A morte nem sempre chega como
um sussurro ou uma sombra mansa no canto do quarto.
O Estrondo no Vale
A morte nem sempre chega como um
sussurro ou uma sombra mansa no canto do quarto. Ninguém ouviu o apito, mas
todos sentiram a vibração nos dentes. Quando a Dona Morte decidiu levar o jovem
Elias, não veio de túnica; veio como um carro desgovernado, rasgando o
silêncio da madrugada.
Não houve tempo para despedidas
lentas ou rituais de passagem. Ela chegou rápido, uma massa de toneladas de
inevitabilidade que não respeita travões, caminhos ou preces. O impacto não foi
apenas físico; foi uma onda de choque que entortou a realidade daquela rua.
O problema de um carro
desgovernado é que nunca para apenas no alvo. Quando atingiu o Elias, o
estilhaço da sua partida voou para todos os lados:
- A Mãe: Ficou presa nas ferragens da culpa,
tentando entender como o carro da alegria se transformou em escombros em
frações de segundo.
- O Amigo: Sentiu o deslocamento de ar. Estava
ao lado e agora lida com o "vácuo" deixado pela velocidade da
partida, um silêncio ensurdecedor que magoa os ouvidos.
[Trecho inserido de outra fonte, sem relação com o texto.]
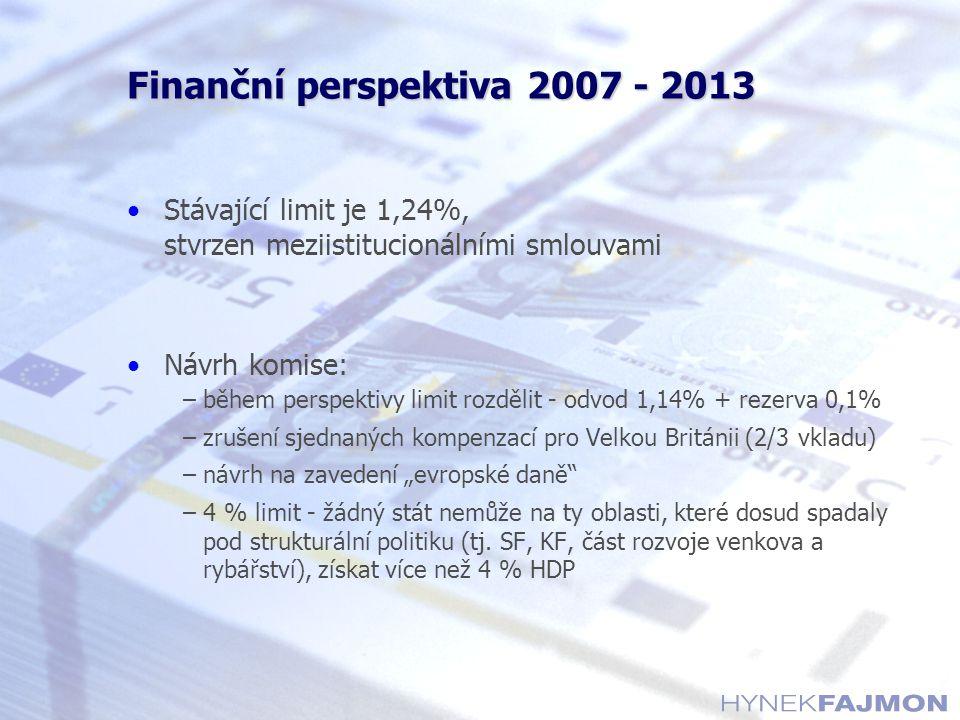Finanční perspektiva 2007 - 2013 Stávající limit je 1,24%, stvrzen meziistitucionálními smlouvami Návrh komise: –během perspektivy limit rozdělit - od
- A Cidade: Parou para olhar o desastre. A
morte súbita mexe com as estruturas de todos; faz cada vizinho confirmar
se os seus próprios caminhos estão firmes.
Fora de Controlo
Diferente de uma doença longa,
onde o carro vai parando aos poucos, a morte "desgovernada" é um caos
absoluto. Ela foge ao controlo dos rituais. Não há luto organizado que dê conta
de uma força que arranca o telhado das casas e deixa as feridas expostas ao
tempo.
O rastro de destruição que ela
deixa não é apenas tristeza — é uma desordem existencial. Prova que a vida, às
vezes, é um passageiro clandestino numa máquina que não aceita comandos. Onde o
carro passou, fica um caminho de terra batida e a memória de um estrondo que
ensinou a todos que a vida é um trilho curto demais para distrações.
No dia seguinte ao
"atropelamento" do destino, o café na mesa do Elias ainda estava
morno, mas ele já não pertencia a este mundo. A casa, que antes era um lugar de
rotinas previsíveis, tornou-se uma zona de desastre emocional. Não havia como
seguir o "manual do luto". As pessoas chegavam com flores, mas estas
pareciam ridículas diante de um telhado arrancado pela força da sua partida.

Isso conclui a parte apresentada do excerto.